▶ _Work order_
Every entry below, first to last, should be restated word for word.

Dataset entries
__________________________________________________
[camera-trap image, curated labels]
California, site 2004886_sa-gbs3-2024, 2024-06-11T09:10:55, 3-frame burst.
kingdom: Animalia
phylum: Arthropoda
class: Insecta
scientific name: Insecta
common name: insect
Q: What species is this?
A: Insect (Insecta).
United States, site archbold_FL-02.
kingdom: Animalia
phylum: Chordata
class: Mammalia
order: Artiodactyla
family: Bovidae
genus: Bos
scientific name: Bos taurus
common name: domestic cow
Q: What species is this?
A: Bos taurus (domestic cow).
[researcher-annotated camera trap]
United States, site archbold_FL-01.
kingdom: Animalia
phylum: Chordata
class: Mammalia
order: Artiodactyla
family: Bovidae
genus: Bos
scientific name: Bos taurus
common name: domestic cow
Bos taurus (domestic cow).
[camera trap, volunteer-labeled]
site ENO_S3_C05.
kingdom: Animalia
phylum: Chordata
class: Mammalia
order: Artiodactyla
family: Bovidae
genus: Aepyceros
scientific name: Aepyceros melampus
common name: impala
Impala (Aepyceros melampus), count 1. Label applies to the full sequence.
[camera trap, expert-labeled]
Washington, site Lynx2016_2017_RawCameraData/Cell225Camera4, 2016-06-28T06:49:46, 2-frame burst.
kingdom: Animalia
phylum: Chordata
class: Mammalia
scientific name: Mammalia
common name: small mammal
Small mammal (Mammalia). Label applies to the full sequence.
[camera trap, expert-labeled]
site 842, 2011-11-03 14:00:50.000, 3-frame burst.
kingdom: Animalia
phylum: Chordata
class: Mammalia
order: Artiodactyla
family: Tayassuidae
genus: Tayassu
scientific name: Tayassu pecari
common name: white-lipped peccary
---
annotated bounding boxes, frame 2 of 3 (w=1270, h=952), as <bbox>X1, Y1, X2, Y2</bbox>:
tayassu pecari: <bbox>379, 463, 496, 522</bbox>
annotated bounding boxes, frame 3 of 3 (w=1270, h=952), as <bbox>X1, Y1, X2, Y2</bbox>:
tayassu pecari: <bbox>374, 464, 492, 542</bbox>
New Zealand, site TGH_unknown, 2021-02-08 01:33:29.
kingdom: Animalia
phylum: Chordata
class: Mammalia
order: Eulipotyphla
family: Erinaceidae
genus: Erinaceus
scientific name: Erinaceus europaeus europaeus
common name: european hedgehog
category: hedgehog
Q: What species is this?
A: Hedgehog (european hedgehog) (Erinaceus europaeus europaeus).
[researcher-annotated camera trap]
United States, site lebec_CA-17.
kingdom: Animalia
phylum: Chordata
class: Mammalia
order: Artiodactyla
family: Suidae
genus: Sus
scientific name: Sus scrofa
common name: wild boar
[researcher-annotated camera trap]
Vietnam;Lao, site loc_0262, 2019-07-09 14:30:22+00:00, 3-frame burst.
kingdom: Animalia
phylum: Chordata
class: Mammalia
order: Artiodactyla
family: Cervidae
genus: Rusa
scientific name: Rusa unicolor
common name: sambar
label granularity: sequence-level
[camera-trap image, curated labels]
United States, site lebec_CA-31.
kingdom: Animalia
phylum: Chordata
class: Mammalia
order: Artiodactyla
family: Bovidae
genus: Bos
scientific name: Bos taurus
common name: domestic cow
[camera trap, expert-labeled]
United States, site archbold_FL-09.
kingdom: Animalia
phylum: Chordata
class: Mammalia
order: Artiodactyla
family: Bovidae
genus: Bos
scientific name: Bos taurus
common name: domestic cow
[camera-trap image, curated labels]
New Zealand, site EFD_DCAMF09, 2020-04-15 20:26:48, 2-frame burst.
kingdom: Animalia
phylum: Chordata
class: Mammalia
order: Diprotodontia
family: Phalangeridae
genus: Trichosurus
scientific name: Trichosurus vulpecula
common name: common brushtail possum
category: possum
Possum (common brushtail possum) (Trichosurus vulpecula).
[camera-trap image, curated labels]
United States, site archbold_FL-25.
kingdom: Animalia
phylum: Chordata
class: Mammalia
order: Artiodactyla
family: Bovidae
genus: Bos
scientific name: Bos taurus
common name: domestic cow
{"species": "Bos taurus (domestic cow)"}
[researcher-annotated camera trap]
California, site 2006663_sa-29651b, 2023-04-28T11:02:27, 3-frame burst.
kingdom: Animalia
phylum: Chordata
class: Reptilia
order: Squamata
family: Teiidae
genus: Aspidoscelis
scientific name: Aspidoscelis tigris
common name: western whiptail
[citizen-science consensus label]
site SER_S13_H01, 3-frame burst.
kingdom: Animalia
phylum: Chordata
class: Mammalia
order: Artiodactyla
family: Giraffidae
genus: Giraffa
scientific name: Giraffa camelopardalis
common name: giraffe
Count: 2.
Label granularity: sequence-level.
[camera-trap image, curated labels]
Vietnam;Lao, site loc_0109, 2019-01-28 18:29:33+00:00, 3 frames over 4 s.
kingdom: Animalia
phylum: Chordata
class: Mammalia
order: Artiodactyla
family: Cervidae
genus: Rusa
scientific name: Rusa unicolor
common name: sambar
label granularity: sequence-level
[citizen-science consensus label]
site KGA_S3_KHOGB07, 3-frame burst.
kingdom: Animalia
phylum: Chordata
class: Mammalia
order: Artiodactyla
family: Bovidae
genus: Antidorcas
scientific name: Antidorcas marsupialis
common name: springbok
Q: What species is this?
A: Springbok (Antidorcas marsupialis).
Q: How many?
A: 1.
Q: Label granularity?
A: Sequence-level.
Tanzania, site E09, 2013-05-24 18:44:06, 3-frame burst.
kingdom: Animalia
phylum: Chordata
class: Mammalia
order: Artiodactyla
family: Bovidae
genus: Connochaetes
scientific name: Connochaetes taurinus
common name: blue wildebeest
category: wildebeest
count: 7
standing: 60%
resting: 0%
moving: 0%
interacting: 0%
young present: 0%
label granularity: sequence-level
__________________________________________________
▶ _Written reply_
[camera-trap image, curated labels]
California, site 2004886_sa-gbs3-2024, 2024-06-11T09:10:55, 3-frame burst.
kingdom: Animalia
phylum: Arthropoda
class: Insecta
scientific name: Insecta
common name: insect
Q: What species is this?
A: Insect (Insecta).
United States, site archbold_FL-02.
kingdom: Animalia
phylum: Chordata
class: Mammalia
order: Artiodactyla
family: Bovidae
genus: Bos
scientific name: Bos taurus
common name: domestic cow
Q: What species is this?
A: Bos taurus (domestic cow).
[researcher-annotated camera trap]
United States, site archbold_FL-01.
kingdom: Animalia
phylum: Chordata
class: Mammalia
order: Artiodactyla
family: Bovidae
genus: Bos
scientific name: Bos taurus
common name: domestic cow
Bos taurus (domestic cow).
[camera trap, volunteer-labeled]
site ENO_S3_C05.
kingdom: Animalia
phylum: Chordata
class: Mammalia
order: Artiodactyla
family: Bovidae
genus: Aepyceros
scientific name: Aepyceros melampus
common name: impala
Impala (Aepyceros melampus), count 1. Label applies to the full sequence.
[camera trap, expert-labeled]
Washington, site Lynx2016_2017_RawCameraData/Cell225Camera4, 2016-06-28T06:49:46, 2-frame burst.
kingdom: Animalia
phylum: Chordata
class: Mammalia
scientific name: Mammalia
common name: small mammal
Small mammal (Mammalia). Label applies to the full sequence.
[camera trap, expert-labeled]
site 842, 2011-11-03 14:00:50.000, 3-frame burst.
kingdom: Animalia
phylum: Chordata
class: Mammalia
order: Artiodactyla
family: Tayassuidae
genus: Tayassu
scientific name: Tayassu pecari
common name: white-lipped peccary
---
annotated bounding boxes, frame 2 of 3 (w=1270, h=952), as <bbox>X1, Y1, X2, Y2</bbox>:
tayassu pecari: <bbox>379, 463, 496, 522</bbox>
annotated bounding boxes, frame 3 of 3 (w=1270, h=952), as <bbox>X1, Y1, X2, Y2</bbox>:
tayassu pecari: <bbox>374, 464, 492, 542</bbox>
New Zealand, site TGH_unknown, 2021-02-08 01:33:29.
kingdom: Animalia
phylum: Chordata
class: Mammalia
order: Eulipotyphla
family: Erinaceidae
genus: Erinaceus
scientific name: Erinaceus europaeus europaeus
common name: european hedgehog
category: hedgehog
Q: What species is this?
A: Hedgehog (european hedgehog) (Erinaceus europaeus europaeus).
[researcher-annotated camera trap]
United States, site lebec_CA-17.
kingdom: Animalia
phylum: Chordata
class: Mammalia
order: Artiodactyla
family: Suidae
genus: Sus
scientific name: Sus scrofa
common name: wild boar
[researcher-annotated camera trap]
Vietnam;Lao, site loc_0262, 2019-07-09 14:30:22+00:00, 3-frame burst.
kingdom: Animalia
phylum: Chordata
class: Mammalia
order: Artiodactyla
family: Cervidae
genus: Rusa
scientific name: Rusa unicolor
common name: sambar
label granularity: sequence-level
[camera-trap image, curated labels]
United States, site lebec_CA-31.
kingdom: Animalia
phylum: Chordata
class: Mammalia
order: Artiodactyla
family: Bovidae
genus: Bos
scientific name: Bos taurus
common name: domestic cow
[camera trap, expert-labeled]
United States, site archbold_FL-09.
kingdom: Animalia
phylum: Chordata
class: Mammalia
order: Artiodactyla
family: Bovidae
genus: Bos
scientific name: Bos taurus
common name: domestic cow
[camera-trap image, curated labels]
New Zealand, site EFD_DCAMF09, 2020-04-15 20:26:48, 2-frame burst.
kingdom: Animalia
phylum: Chordata
class: Mammalia
order: Diprotodontia
family: Phalangeridae
genus: Trichosurus
scientific name: Trichosurus vulpecula
common name: common brushtail possum
category: possum
Possum (common brushtail possum) (Trichosurus vulpecula).
[camera-trap image, curated labels]
United States, site archbold_FL-25.
kingdom: Animalia
phylum: Chordata
class: Mammalia
order: Artiodactyla
family: Bovidae
genus: Bos
scientific name: Bos taurus
common name: domestic cow
{"species": "Bos taurus (domestic cow)"}
[researcher-annotated camera trap]
California, site 2006663_sa-29651b, 2023-04-28T11:02:27, 3-frame burst.
kingdom: Animalia
phylum: Chordata
class: Reptilia
order: Squamata
family: Teiidae
genus: Aspidoscelis
scientific name: Aspidoscelis tigris
common name: western whiptail
[citizen-science consensus label]
site SER_S13_H01, 3-frame burst.
kingdom: Animalia
phylum: Chordata
class: Mammalia
order: Artiodactyla
family: Giraffidae
genus: Giraffa
scientific name: Giraffa camelopardalis
common name: giraffe
Count: 2.
Label granularity: sequence-level.
[camera-trap image, curated labels]
Vietnam;Lao, site loc_0109, 2019-01-28 18:29:33+00:00, 3 frames over 4 s.
kingdom: Animalia
phylum: Chordata
class: Mammalia
order: Artiodactyla
family: Cervidae
genus: Rusa
scientific name: Rusa unicolor
common name: sambar
label granularity: sequence-level
[citizen-science consensus label]
site KGA_S3_KHOGB07, 3-frame burst.
kingdom: Animalia
phylum: Chordata
class: Mammalia
order: Artiodactyla
family: Bovidae
genus: Antidorcas
scientific name: Antidorcas marsupialis
common name: springbok
Q: What species is this?
A: Springbok (Antidorcas marsupialis).
Q: How many?
A: 1.
Q: Label granularity?
A: Sequence-level.
Tanzania, site E09, 2013-05-24 18:44:06, 3-frame burst.
kingdom: Animalia
phylum: Chordata
class: Mammalia
order: Artiodactyla
family: Bovidae
genus: Connochaetes
scientific name: Connochaetes taurinus
common name: blue wildebeest
category: wildebeest
count: 7
standing: 60%
resting: 0%
moving: 0%
interacting: 0%
young present: 0%
label granularity: sequence-level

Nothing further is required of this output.